Leaving the pictures aside, return all of the data below exactly.

GIVEN INFORMATION:
┌────────

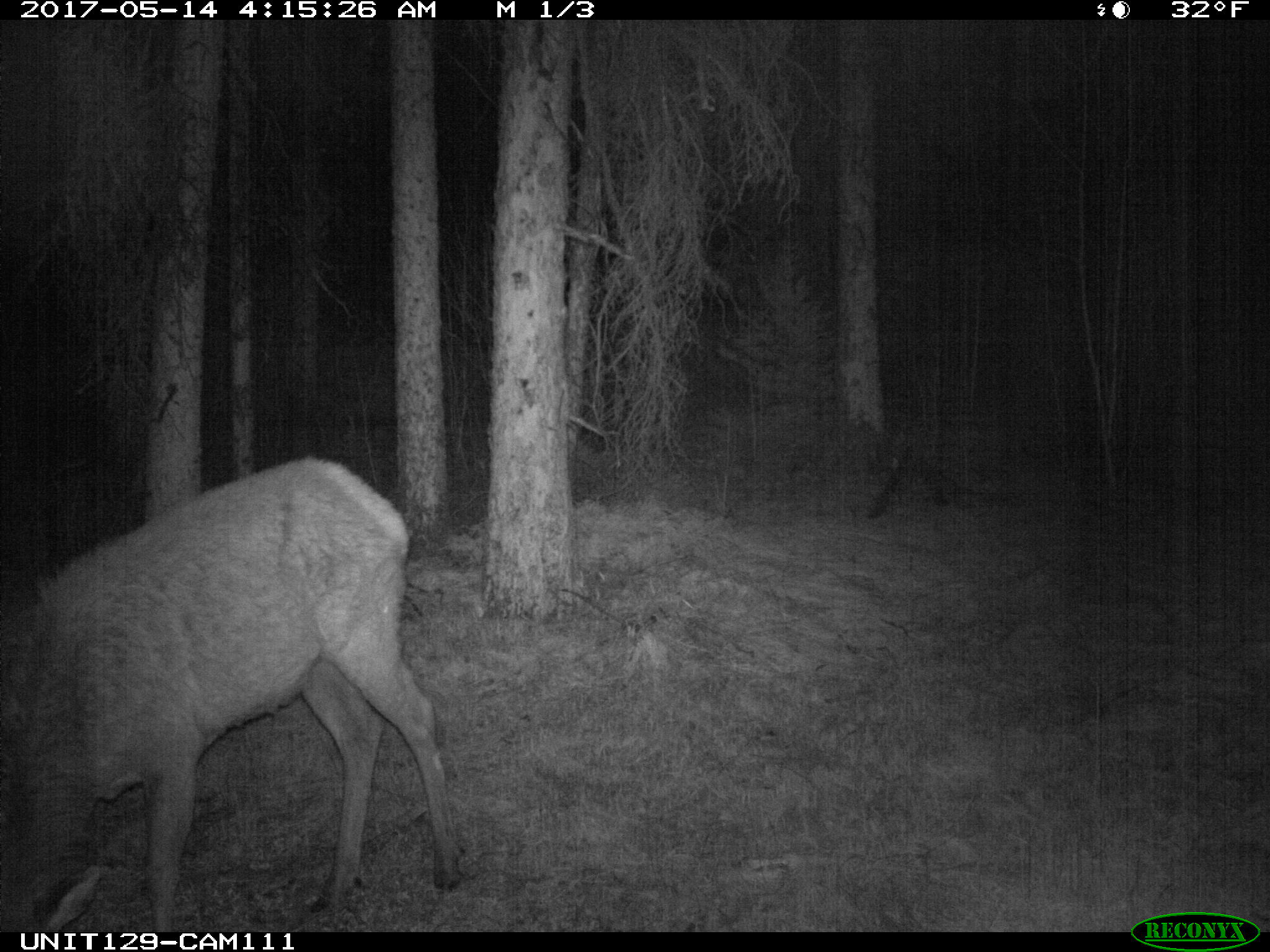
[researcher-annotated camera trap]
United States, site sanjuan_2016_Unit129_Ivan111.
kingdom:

└────────

EXPECTED OUTPUT:
[researcher-annotated camera trap]
United States, site sanjuan_2016_Unit129_Ivan111.
kingdom:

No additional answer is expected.